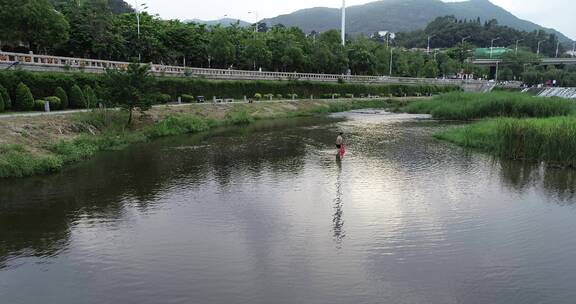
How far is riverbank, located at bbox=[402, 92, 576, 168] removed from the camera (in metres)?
32.1

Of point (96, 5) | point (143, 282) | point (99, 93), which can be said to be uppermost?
point (96, 5)

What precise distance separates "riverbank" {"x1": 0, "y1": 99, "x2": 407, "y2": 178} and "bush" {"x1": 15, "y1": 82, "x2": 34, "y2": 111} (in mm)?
3567

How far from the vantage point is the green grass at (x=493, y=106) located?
54594mm

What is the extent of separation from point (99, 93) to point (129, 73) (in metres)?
3.47

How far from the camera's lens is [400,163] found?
1335 inches

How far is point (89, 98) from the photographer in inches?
1714

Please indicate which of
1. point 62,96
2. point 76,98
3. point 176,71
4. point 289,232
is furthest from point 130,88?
point 289,232

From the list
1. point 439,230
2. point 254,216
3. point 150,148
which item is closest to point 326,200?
point 254,216

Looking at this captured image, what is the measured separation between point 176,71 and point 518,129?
4818cm

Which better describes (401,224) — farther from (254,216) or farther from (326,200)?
(254,216)

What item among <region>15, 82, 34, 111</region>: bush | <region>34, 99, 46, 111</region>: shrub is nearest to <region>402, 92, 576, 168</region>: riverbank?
<region>34, 99, 46, 111</region>: shrub

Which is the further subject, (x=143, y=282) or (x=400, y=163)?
(x=400, y=163)

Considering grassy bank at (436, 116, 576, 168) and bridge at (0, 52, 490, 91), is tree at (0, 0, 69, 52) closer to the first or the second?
bridge at (0, 52, 490, 91)

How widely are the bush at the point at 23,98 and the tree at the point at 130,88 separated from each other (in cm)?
640
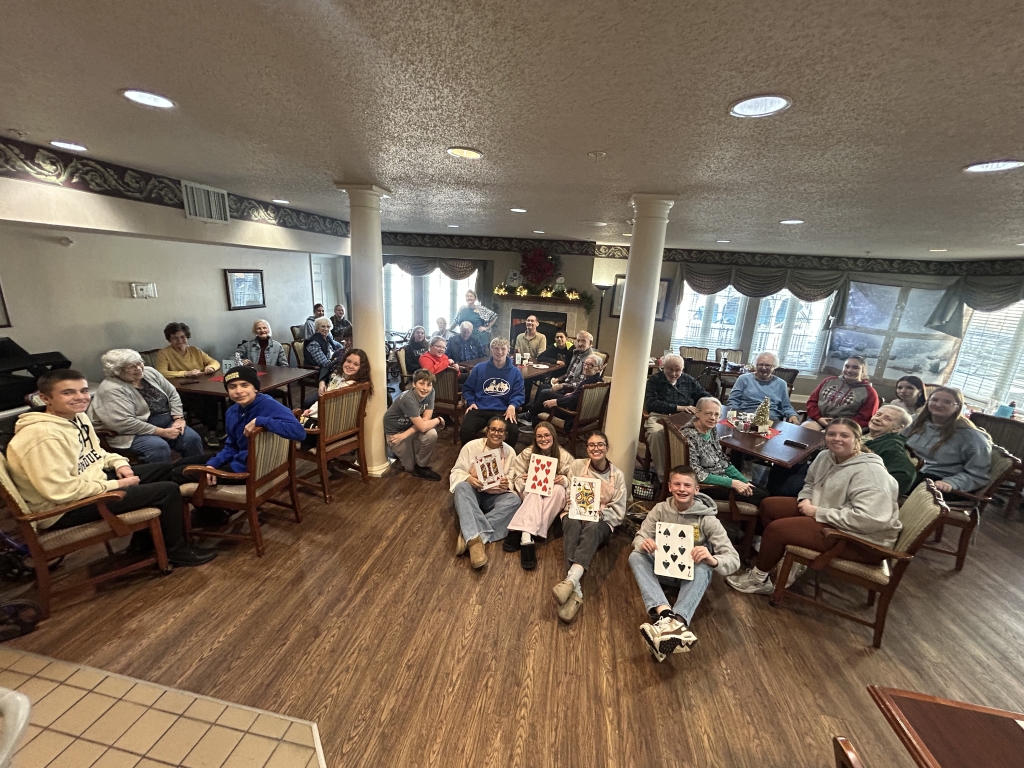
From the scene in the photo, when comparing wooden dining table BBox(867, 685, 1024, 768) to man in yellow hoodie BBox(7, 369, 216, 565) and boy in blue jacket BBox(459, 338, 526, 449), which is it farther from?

***

- **WORK REQUIRED**:
Rewrite all the rows above as a JSON list of strings, with one string per line. Leave out blank lines and the pictures.

- **RESULT OF THE EXERCISE**:
[
  "How far is riverbank, located at bbox=[402, 92, 576, 168] removed from the camera (in metres)?",
  "32.1",
  "Of point (96, 5) | point (143, 282) | point (99, 93), which can be said to be uppermost?",
  "point (96, 5)",
  "What precise distance separates \"riverbank\" {\"x1\": 0, \"y1\": 99, \"x2\": 407, \"y2\": 178} and \"bush\" {\"x1\": 15, \"y1\": 82, \"x2\": 34, \"y2\": 111} (in mm)?",
  "3567",
  "How far from the vantage point is the green grass at (x=493, y=106) located?",
  "54594mm",
  "What is the extent of separation from point (99, 93) to point (129, 73) (in metres)?",
  "3.47",
  "How far from the camera's lens is [400,163] found?",
  "1335 inches",
  "How far is point (89, 98) from the photographer in inches?",
  "1714",
  "Please indicate which of",
  "1. point 62,96",
  "2. point 76,98",
  "3. point 176,71",
  "4. point 289,232",
  "is furthest from point 130,88?",
  "point 289,232",
  "From the list",
  "1. point 439,230",
  "2. point 254,216",
  "3. point 150,148",
  "which item is closest to point 326,200?",
  "point 254,216",
  "Looking at this captured image, what is the measured separation between point 176,71 and point 518,129?",
  "4818cm",
  "Which better describes (401,224) — farther from (254,216) or farther from (326,200)?",
  "(254,216)",
  "What item among <region>15, 82, 34, 111</region>: bush | <region>34, 99, 46, 111</region>: shrub is nearest to <region>402, 92, 576, 168</region>: riverbank?",
  "<region>34, 99, 46, 111</region>: shrub",
  "Which is the further subject, (x=143, y=282) or (x=400, y=163)?",
  "(x=400, y=163)",
  "Considering grassy bank at (436, 116, 576, 168) and bridge at (0, 52, 490, 91), is tree at (0, 0, 69, 52) closer to the first or the second?",
  "bridge at (0, 52, 490, 91)",
  "How widely are the bush at the point at 23,98 and the tree at the point at 130,88 separated from each other (in cm)?",
  "640",
  "From the scene in the photo, when comparing wooden dining table BBox(867, 685, 1024, 768) to man in yellow hoodie BBox(7, 369, 216, 565) and boy in blue jacket BBox(459, 338, 526, 449), which is it farther from?"
]